没有观察到例子中出现的 gap lock。

于是我把 id 去掉。依然只有 IX 锁。我决定再给 event_id 加唯一索引。依然只有 IX 锁。

然后我再仔细读一遍例子。把多余的索引都去掉,然后重新在两个 session 中执行三个 SQL 语句,依然只有 IX 锁。换言之,我无法复现例子里面的死锁条件。

发生了什么事情

考虑我本来是想复现因为 gap lock 导致死锁问题,然后写一篇播客了事的。但是既然复现不了,那场面就不是一般尴尬了。

所以到底为什么折腾半天都没有搞出 gap lock 呢?

主要是因为我们设计表的时候用了自增的 primary key。参考《解决死锁之道》3,因为有自增列,所以我们前面的操作都会加上自增锁。

自增表是一种特殊类型的表锁,所以它会导致并发插入效率低下,所以5.1.22 版本之后引入了几种不同的模式。

mysql> SELECT @@innodb_autoinc_lock_mode;
+----------------------------+
| @@innodb_autoinc_lock_mode |
+----------------------------+
|                          1 |
+----------------------------+
1 row in set (0.00 sec)

我测试用的 mysql 实例对应的自增锁模式如上。mysql 会将插入语句分为 simple insert, bulk inserts 和 mixed-mode insert,具体可以参考《解决死锁之道》官方文档

这里只想说的一点是:ON DUPLICATE KEY UPDATE 属于 mixed-mode insert (主要是这种情况下你可能增加记录,也可能更新已有的记录),但是自增列一定会继续更新。比如说我更新 event_id 为 10100 的 dimension_count 三次,这三次都不会新增记录,但是我再插入新记录的时候,自增 id 就会变成13(10,11,12在之前三次更新的时候生成了)。

总的来说,因为插入的时候,每一行都获得了自增的主键,那后续的锁都是 record lock 就不足为奇了。

为了证明这个猜想,我把 id 的 auto increment 去掉,再做测试。

# session 1
BEGIN;
SELECT * FROM `issued_history_tab` WHERE `id` = 60 LOCK IN SHARE MODE;
COMMIT;

# sesssion 2
BEGIN;
INSERT INTO `issued_history_tab` (`id`, `event_id`, `dimension_key`, `dimension_value`, `dimension_count`) VALUE (60, 10060, "merchant_id", "0080", 1) ;
COMMIT;

这次终于可以搞出 gap lock 来了。

------------------------------------------------------------

» 任务目标 1
把记录里从含有"How far is white"的那一行起、到记录最后一行为止的各行(首尾都算)列成 Markdown 表格,表头用"序号"和"内容",空行不要。
摘录正文和记录互不相干。

------------------------------------------------------------

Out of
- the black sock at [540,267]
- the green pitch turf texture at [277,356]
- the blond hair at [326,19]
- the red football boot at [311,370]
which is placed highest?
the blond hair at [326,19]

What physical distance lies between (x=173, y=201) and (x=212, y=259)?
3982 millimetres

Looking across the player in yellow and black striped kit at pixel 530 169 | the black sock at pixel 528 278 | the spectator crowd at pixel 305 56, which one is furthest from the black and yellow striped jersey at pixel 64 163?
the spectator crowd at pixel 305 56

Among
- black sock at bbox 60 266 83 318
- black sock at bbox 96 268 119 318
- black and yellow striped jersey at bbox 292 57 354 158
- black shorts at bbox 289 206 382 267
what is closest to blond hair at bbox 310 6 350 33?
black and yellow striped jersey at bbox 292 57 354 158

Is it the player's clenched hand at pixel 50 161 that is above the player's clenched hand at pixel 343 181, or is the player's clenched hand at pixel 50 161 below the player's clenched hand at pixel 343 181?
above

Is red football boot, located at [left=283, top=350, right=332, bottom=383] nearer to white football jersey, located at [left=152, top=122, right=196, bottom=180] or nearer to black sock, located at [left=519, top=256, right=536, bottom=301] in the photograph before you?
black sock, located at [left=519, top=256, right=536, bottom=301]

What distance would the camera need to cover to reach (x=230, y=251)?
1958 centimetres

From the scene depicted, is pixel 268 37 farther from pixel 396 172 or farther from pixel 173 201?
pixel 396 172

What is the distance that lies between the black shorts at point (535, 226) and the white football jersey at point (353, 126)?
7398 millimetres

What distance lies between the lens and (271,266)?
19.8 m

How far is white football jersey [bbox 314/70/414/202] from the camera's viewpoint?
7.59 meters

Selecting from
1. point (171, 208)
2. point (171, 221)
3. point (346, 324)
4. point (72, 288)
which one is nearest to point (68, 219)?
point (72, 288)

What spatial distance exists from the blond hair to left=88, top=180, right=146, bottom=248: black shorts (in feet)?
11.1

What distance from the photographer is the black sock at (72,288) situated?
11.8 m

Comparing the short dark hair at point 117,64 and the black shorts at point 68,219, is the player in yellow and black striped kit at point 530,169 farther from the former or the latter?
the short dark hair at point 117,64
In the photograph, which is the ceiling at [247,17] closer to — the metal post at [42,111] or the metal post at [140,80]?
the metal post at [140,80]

------------------------------------------------------------

» 任务目标 2
把摘录正文里从"我测试用的 mysql 实例对应的自增锁模式如上。mysql"到"record lock 就不足为奇了。"这一段再写一遍,其中的"mixed-mode insert"一律换成"混合模式插入"。

» 练习答案 1
| 序号 | 内容 |
|---|---|
| 1 | How far is white football jersey [bbox 314/70/414/202] from the camera's viewpoint? |
| 2 | 7.59 meters |
| 3 | Selecting from |
| 4 | 1. point (171, 208) |
| 5 | 2. point (171, 221) |
| 6 | 3. point (346, 324) |
| 7 | 4. point (72, 288) |
| 8 | which one is nearest to point (68, 219)? |
| 9 | point (72, 288) |
| 10 | What spatial distance exists from the blond hair to left=88, top=180, right=146, bottom=248: black shorts (in feet)? |
| 11 | 11.1 |
| 12 | What distance from the photographer is the black sock at (72,288) situated? |
| 13 | 11.8 m |
| 14 | Comparing the short dark hair at point 117,64 and the black shorts at point 68,219, is the player in yellow and black striped kit at point 530,169 farther from the former or the latter? |
| 15 | the short dark hair at point 117,64 |
| 16 | In the photograph, which is the ceiling at [247,17] closer to — the metal post at [42,111] or the metal post at [140,80]? |
| 17 | the metal post at [140,80] |

» 练习答案 2
我测试用的 mysql 实例对应的自增锁模式如上。mysql 会将插入语句分为 simple insert, bulk inserts 和 混合模式插入,具体可以参考《解决死锁之道》官方文档

这里只想说的一点是:ON DUPLICATE KEY UPDATE 属于 混合模式插入 (主要是这种情况下你可能增加记录,也可能更新已有的记录),但是自增列一定会继续更新。比如说我更新 event_id 为 10100 的 dimension_count 三次,这三次都不会新增记录,但是我再插入新记录的时候,自增 id 就会变成13(10,11,12在之前三次更新的时候生成了)。

总的来说,因为插入的时候,每一行都获得了自增的主键,那后续的锁都是 record lock 就不足为奇了。